[Scene question listing]
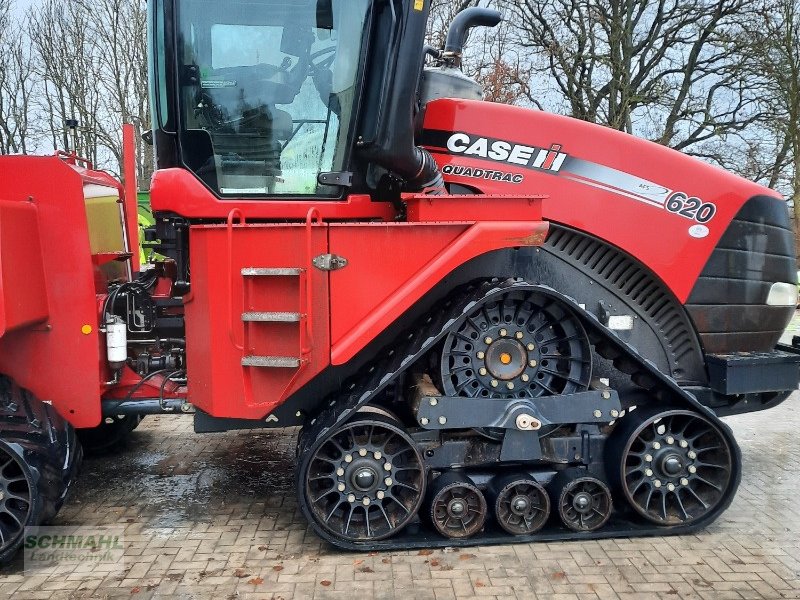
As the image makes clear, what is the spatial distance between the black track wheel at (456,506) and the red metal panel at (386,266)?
0.84 m

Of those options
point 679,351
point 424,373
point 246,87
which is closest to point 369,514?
point 424,373

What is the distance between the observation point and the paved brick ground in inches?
133

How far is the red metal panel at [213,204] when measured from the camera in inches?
150

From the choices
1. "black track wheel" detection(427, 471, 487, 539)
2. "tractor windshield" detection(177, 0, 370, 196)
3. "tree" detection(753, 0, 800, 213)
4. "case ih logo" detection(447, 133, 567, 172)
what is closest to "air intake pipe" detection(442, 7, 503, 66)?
"case ih logo" detection(447, 133, 567, 172)

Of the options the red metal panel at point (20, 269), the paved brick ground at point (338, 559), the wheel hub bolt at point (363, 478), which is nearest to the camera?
the paved brick ground at point (338, 559)

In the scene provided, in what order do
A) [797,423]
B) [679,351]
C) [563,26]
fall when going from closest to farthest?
1. [679,351]
2. [797,423]
3. [563,26]

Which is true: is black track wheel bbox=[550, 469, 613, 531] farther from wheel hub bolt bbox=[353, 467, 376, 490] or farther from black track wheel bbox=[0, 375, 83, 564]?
black track wheel bbox=[0, 375, 83, 564]

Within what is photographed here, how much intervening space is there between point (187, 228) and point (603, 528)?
2.70 metres

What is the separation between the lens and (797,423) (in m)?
6.37

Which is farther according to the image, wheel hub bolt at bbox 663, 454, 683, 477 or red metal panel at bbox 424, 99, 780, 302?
red metal panel at bbox 424, 99, 780, 302

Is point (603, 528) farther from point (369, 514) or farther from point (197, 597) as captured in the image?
point (197, 597)

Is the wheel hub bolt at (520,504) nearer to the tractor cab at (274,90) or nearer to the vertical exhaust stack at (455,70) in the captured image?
the tractor cab at (274,90)

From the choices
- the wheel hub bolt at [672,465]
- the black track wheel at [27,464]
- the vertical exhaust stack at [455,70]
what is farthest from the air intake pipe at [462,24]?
the black track wheel at [27,464]

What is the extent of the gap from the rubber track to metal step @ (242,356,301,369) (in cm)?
34
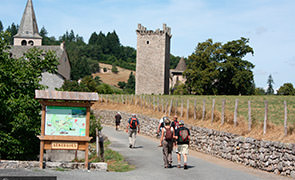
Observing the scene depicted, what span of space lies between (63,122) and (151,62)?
64.4 meters

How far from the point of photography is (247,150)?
15328 millimetres

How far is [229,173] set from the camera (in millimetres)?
12781

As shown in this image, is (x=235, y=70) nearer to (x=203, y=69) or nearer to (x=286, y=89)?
(x=203, y=69)

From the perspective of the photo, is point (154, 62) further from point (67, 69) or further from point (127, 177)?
point (127, 177)

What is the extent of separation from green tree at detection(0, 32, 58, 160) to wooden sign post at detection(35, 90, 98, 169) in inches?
119

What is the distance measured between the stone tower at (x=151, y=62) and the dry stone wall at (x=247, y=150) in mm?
54010

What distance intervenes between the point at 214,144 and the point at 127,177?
8525mm

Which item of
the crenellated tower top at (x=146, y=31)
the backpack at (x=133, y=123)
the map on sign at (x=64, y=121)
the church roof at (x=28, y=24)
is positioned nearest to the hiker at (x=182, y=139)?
the map on sign at (x=64, y=121)

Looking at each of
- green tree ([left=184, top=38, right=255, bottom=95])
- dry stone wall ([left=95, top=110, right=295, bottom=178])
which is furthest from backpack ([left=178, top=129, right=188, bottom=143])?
green tree ([left=184, top=38, right=255, bottom=95])

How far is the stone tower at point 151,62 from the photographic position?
75.6 m

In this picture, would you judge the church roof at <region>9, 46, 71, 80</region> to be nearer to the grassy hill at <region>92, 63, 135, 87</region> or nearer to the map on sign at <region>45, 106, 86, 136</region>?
the map on sign at <region>45, 106, 86, 136</region>

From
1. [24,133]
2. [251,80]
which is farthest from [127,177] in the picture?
[251,80]

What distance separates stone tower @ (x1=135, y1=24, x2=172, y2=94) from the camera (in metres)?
75.6

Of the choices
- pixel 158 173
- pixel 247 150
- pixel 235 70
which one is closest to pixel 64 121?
pixel 158 173
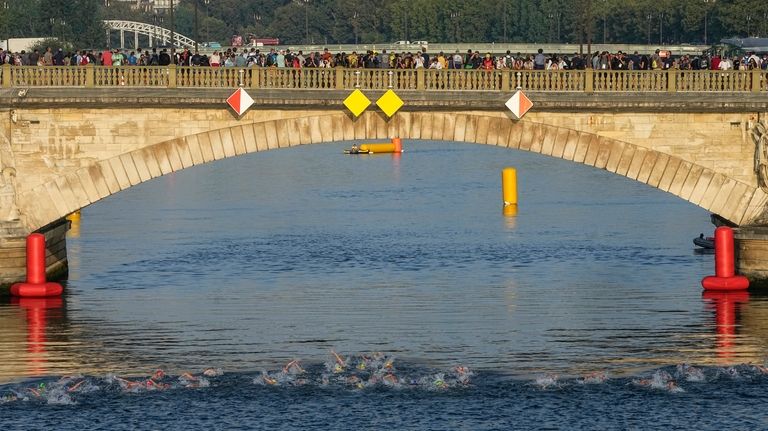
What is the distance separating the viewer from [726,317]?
54969 mm

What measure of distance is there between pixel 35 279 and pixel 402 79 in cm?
1365

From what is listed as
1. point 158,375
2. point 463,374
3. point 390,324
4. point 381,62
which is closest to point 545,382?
point 463,374

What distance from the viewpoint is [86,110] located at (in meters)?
57.8

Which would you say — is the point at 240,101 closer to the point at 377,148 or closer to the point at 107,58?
the point at 107,58

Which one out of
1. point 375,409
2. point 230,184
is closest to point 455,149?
point 230,184

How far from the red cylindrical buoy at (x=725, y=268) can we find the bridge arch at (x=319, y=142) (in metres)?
1.14

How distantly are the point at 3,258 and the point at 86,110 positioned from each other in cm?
552

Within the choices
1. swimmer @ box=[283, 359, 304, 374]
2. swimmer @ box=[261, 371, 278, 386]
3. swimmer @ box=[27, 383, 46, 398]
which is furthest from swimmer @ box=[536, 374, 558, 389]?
swimmer @ box=[27, 383, 46, 398]

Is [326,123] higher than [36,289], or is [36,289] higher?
[326,123]

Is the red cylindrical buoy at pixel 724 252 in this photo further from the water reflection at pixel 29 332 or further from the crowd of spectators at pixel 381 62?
the water reflection at pixel 29 332

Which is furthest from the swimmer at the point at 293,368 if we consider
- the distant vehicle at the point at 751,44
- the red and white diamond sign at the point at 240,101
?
the distant vehicle at the point at 751,44

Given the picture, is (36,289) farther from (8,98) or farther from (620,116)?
(620,116)

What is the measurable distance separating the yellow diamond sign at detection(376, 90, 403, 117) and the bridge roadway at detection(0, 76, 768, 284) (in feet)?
1.03

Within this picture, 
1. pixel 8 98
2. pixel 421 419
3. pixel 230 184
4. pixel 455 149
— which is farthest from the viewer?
pixel 455 149
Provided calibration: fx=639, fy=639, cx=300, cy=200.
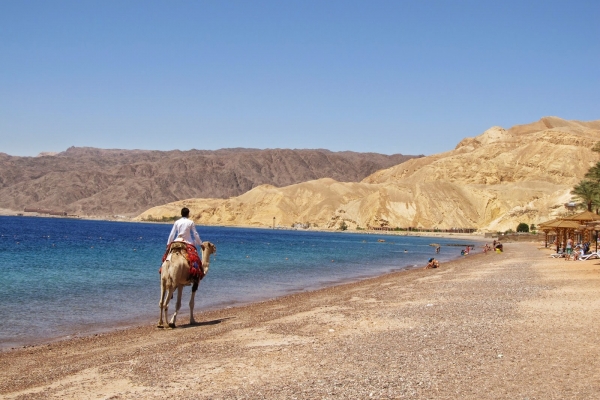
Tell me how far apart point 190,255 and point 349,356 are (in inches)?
240

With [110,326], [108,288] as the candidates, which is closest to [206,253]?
[110,326]

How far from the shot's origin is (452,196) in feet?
446

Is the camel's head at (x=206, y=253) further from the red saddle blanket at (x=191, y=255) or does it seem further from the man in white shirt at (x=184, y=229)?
the man in white shirt at (x=184, y=229)

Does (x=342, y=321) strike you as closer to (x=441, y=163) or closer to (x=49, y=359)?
(x=49, y=359)

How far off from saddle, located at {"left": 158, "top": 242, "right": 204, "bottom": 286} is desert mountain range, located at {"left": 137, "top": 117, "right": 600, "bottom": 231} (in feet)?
314

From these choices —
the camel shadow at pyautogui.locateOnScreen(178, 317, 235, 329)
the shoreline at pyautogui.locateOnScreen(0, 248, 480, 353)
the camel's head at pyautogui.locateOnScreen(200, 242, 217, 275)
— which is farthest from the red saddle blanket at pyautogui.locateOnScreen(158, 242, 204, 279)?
the shoreline at pyautogui.locateOnScreen(0, 248, 480, 353)

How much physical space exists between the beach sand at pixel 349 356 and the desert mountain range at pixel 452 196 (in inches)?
3742

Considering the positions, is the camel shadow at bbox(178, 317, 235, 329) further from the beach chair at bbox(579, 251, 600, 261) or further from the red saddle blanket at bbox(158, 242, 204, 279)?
the beach chair at bbox(579, 251, 600, 261)

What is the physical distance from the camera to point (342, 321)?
13.3 m

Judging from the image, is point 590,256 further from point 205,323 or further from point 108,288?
point 205,323

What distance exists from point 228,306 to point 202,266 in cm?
547

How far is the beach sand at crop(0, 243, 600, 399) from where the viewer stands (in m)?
7.78

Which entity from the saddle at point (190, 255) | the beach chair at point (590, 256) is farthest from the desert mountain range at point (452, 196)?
the saddle at point (190, 255)

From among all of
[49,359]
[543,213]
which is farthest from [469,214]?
[49,359]
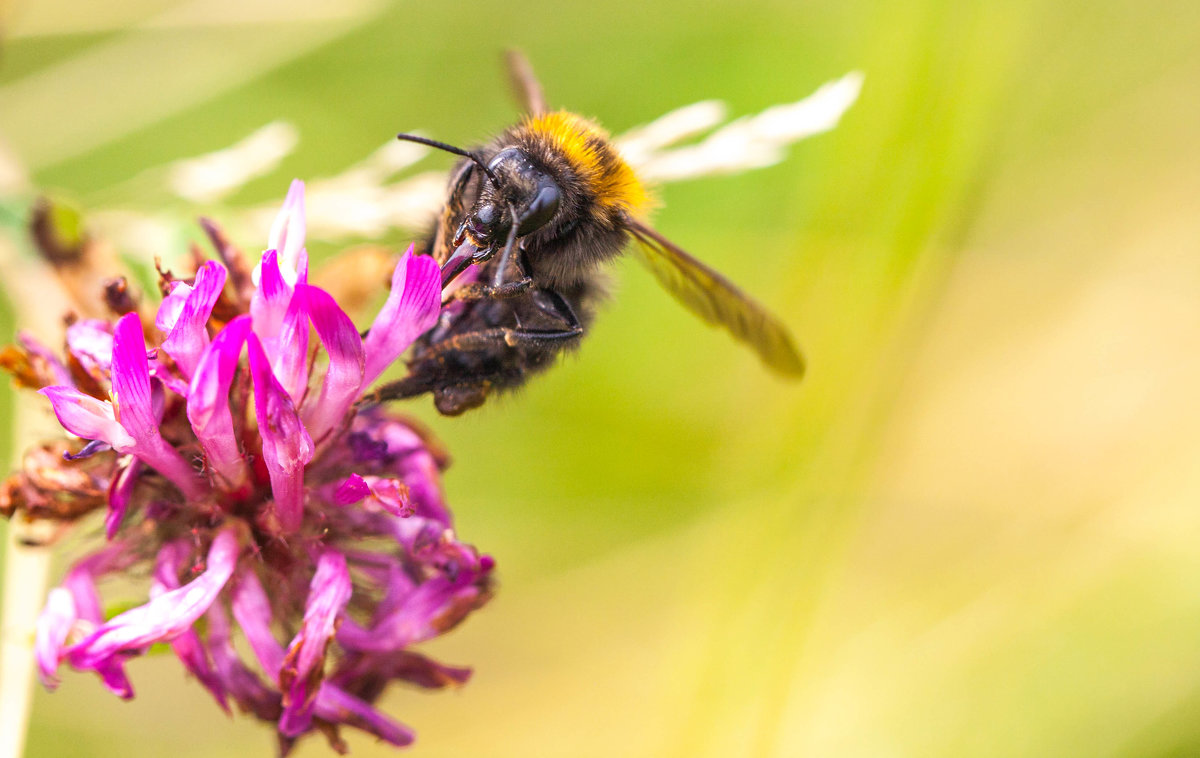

* **WHAT YOU NEED TO DO**: Extract every line of the listing above that contains the string "pyautogui", matching case exactly.

* **COMPLETE ANSWER**:
the camel shadow at pyautogui.locateOnScreen(178, 317, 235, 329)
the shoreline at pyautogui.locateOnScreen(0, 248, 480, 353)
the camel's head at pyautogui.locateOnScreen(200, 242, 217, 275)
— which is farthest from the red saddle blanket at pyautogui.locateOnScreen(158, 242, 204, 279)?
the shoreline at pyautogui.locateOnScreen(0, 248, 480, 353)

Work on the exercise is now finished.